Aux yeux des syndicats, pas tout à fait. Car tant l’Union marocaine du travail (UMT), la Confédération démocratique du travail (CDT), l’Union nationale du travail au Maroc (UNTM), l’Union générale des travailleurs du Maroc (UGTM) que la Fédération démocratique du travail (FDT) ont fait de la défense du pouvoir d’achat des ménages leur cheval de bataille, en demandant entre autres une revalorisation des salaires, voire une augmentation des pensions de retraite. «La fête du 1er mai 2022 coïncide avec une conjoncture difficile marquée notamment par une flambée des prix et une stagnation des salaires. Le pouvoir d’achat des Marocains, surtout celui de la classe ouvrière, a nettement baissé. La pandémie et la crise économique ont porté un sérieux coup au marché du travail. On note ainsi un nombre élevé de faillites d’entreprises et de licenciements, sans oublier bien entendu le gel des salaires. La situation actuelle est très tendue et risque de dégénérer», avertit Mohamed El Harak, membre du bureau syndical de la CDT.
Malgré cela, «nous avons l’impression que le gouvernement a d’autres préoccupations que de chercher à protéger les populations les plus défavorisées», constate-til. Non sans déplorer «un véritable retour en arrière sur plusieurs acquis» et que les manifestations soient «fortement réprimées et plusieurs de nos militants incarcérés».
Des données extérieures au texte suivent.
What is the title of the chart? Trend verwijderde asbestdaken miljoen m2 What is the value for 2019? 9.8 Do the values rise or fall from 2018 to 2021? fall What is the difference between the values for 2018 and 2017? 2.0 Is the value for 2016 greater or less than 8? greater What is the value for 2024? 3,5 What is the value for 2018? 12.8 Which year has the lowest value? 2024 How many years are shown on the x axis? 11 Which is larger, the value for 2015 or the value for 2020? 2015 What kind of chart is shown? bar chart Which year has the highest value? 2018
Même son de cloche chez El Ouardane Mostafa, membre du secrétariat général de l’UMT. Selon lui, «il faut augmenter les salaires et baisser les impôts sur le revenu pour que la classe ouvrière puisse faire face au renchérissement du coût de la vie. Nous voulons que le gouvernement mette en œuvre le méga-projet de la généralisation de la protection sociale et trouve des solutions plus pertinentes pour les caisses de retraite». Il plaide également pour le lancement d’«un véritable contratprogramme entre les syndicats, le patronat et le gouvernement», tout en appelant à «mettre un terme au harcèlement des syndicalistes et des militants».
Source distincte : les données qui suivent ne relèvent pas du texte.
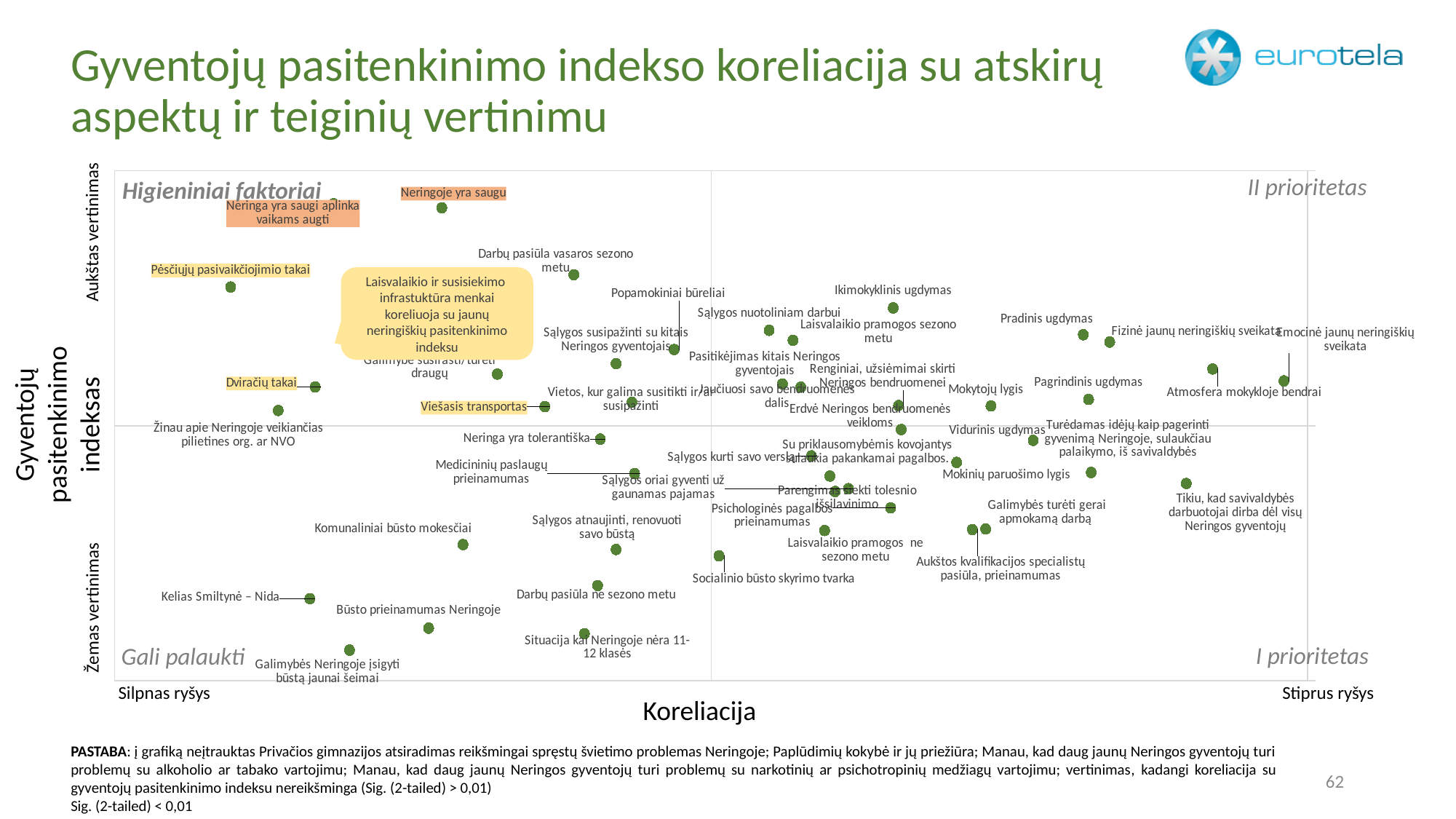
Which point is lowest on the chart (lowest satisfaction index rating)? Galimybės Neringoje įsigyti būstą jaunai šeimai Which is rated higher on the satisfaction index: 'Darbų pasiūla vasaros sezono metu' or 'Darbų pasiūla ne sezono metu'? Darbų pasiūla vasaros sezono metu Which point lies furthest to the right on the chart (strongest correlation)? Emocinė jaunų neringiškių sveikata In which quadrant of the chart is 'Tikiu, kad savivaldybės darbuotojai dirba dėl visų Neringos gyventojų' located? I prioritetas What is the label of the vertical axis of the chart? Gyventojų pasitenkinimo indeksas What kind of chart is shown on the slide? scatter chart How many quadrants is the chart divided into? 4 In which quadrant of the chart is 'Pradinis ugdymas' located? II prioritetas Which point lies furthest to the left on the chart (weakest correlation)? Pėsčiųjų pasivaikščiojimo takai In which quadrant of the chart is 'Komunaliniai būsto mokesčiai' located? Gali palaukti What is the label of the horizontal axis of the chart? Koreliacija Which has a stronger correlation: 'Kelias Smiltynė – Nida' or 'Pradinis ugdymas'? Pradinis ugdymas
Si l’UMT s’exonère d’organiser manifestations et défilés à cause, faitelle savoir, de l’Aïd et de la crise sanitaire, la CDT, l’UNTM et la FDT, elles, comptent bien battre le pavé pour porter leurs revendications sur la place publique. Cela, alors que le chef de gouvernement a réaffirmé sa volonté de poursuivre le dialogue social et de conclure un accord avant le 1er mai. Au moment où nous écrivions ces lignes, Akhannouch avait prévu de rencontrer à nouveau les centrales syndicales pour un nouveau round de négociations.
Au-delà du dialogue social
Un gouvernement populaire ? Impopulaire ? Ce qui est sûr, jamais un gouvernement n’a été aussi critiqué au Maroc au tout début de sa législature. Et jamais les citoyens n’ont senti une telle distance entre eux et ceux qui sont aux affaires. Et en juxtaposant le cafouillage lors de la formation de l’équipe gouvernementale (avec notamment la nomination de Nabila Rmili au ministère de la Santé et son limogeage une semaine plus tard), les différentes revendications syndicales, les errements relatifs à l’obligation du pass vaccinal et aux fermetures/réouvertures des frontières nationales, la cherté de la vie…, le tout couronné par le déficit de communication bruyant du gouvernement, cette majorité n’emballe pas. Pour ne pas dire qu’elle tue à petit feu le préjugé favorable dont il jouissait et tout l’enthousiasme populaire qui a suivi le départ du Parti de la justice et du développement du pouvoir. Bref, les électeurs ont de plus en plus l’impression de s’être fait cocufier par un gouvernement qui «travaille» en totale autarcie.